**USING THE INFORMATION:**
#1 Quote the passage from the reading essay exactly, starting at "Have you ever read a book that picked" and ending at "roared with laughter?".
#2 Write what comes next in the essay about a lifetime of reading books, picking up after its final sentence.

━━━ PAGE TEXT ━━━

I remember the first book I ever read all by myself. It was a simple little story, really, with large print and brightly colored pictures. Word by word, my finger moving across the page, I read, slowly at first and then with growing confidence. When I reached the last page, I felt like a door had just opened up in front of me. Dimly I felt that everything had changed, and that my life would never be the same.
I was right.
Oh, my. All the books.
How many books have you read in your lifetime? Not books for school or because you had to, but because you couldn't NOT read them? Have you ever read a book that reached out and dragged you in with the first sentence, sweeping you into the river of words and leaving you, at the end, gasping on the shore, breathless and dumbstruck?
Have you ever read a book that picked you up and shook you till your teeth rattled, then thumped you back down to find that your whole world had changed? Or a book that made you gasp out loud or wake up your roommate or your cat when you roared with laughter?
Once I missed my flight home from college because I was reading The Lord of the Rings. I was at that critical moment when Frodo was standing at the edge of the precipice, struggling to make that final, awful sacrifice. The smoke was swirling around him, the world hung in the balance, and I was right there in that cavern with him. When slimy old Gollum fell screaming into the abyss, I looked up with a sigh of pure satisfaction to find the airport lobby empty and the plane long gone. Now that's what I call a great book!
When I look back at all of the books I've read over the years - the fantasies, the mysteries, the fiction, the great classics and the new bestsellers - it's like all my reading has been one long, long journey. That moment as a child set me on a lifelong voyage, winding my way through book after book, opening one door after another.
Books have been my teachers, challenging me to stretch my mind and open my heart. They've been my guides, leading me into strange new worlds. They've beckoned me to their firesides, where I've leaned close as they whispered their stories to me. They've been my solace when my heart was aching and a warm fire when the world was cold and lonely. Some I've only dipped into, some I've swallowed in a sitting, and some, the tattered ones on my favorite shelf, became old friends that I visit again and again.

━━━ ENTRIES SHOWN ━━━

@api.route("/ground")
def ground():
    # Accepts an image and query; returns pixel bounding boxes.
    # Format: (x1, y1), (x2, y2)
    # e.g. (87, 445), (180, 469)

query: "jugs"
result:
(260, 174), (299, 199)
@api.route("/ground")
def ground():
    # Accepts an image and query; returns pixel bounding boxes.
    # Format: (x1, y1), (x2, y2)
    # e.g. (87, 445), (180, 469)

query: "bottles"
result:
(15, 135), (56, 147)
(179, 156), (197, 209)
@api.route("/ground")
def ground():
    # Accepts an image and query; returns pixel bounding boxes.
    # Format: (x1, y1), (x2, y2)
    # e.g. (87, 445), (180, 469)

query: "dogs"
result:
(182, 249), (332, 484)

━━━

**RESPONSES TO THE TASKS:**
#1
Have you ever read a book that picked you up and shook you till your teeth rattled, then thumped you back down to find that your whole world had changed? Or a book that made you gasp out loud or wake up your roommate or your cat when you roared with laughter?

#2
Most of all, every book has been a door.
In my imagination, I picture that immense library where all the books of the world live. I can just see it - that huge mansion full of endless corridors. Everywhere you turn, every long, winding hall is lined with doors. And every one of those doors is a book, waiting for the touch of my hand, or yours.
Open this door, and you'll find you're groping your way along a dark tunnel, sloping down to the heart of a mountain. Far in the distance is a fiery glow, and a whiff of dragon smoke.
The next door opens into a book-lined study. There's a fire in the fireplace, a bottle of bourbon and two glasses on the side table - and a bloodstained body sprawled on the lush carpet.
This one leads to a Victorian drawing room, where a woman in a widow's gown gazes out the window at the rain, clutching a letter in her hand.
Look out! If you open this door, the next moment you'll find yourself hanging by a rope on the side of a huge cliff. Open this next door, and suddenly you're crouched over a dying fire in the bitter wind with wolves howling in the distance.
Now you're hurtling down a rushing river in a canoe with a broken paddle, out of control, or in a frantic car chase, with shots whizzing past you as you struggle to stay on the road.
Open this door and cannons boom; soldiers in ragged uniforms stagger and fall. This door, and you're in a courtroom, breathlessly waiting for a verdict - the next, and sunlight pours through, with a rush of wind and birdsong, and a child turns and smiles.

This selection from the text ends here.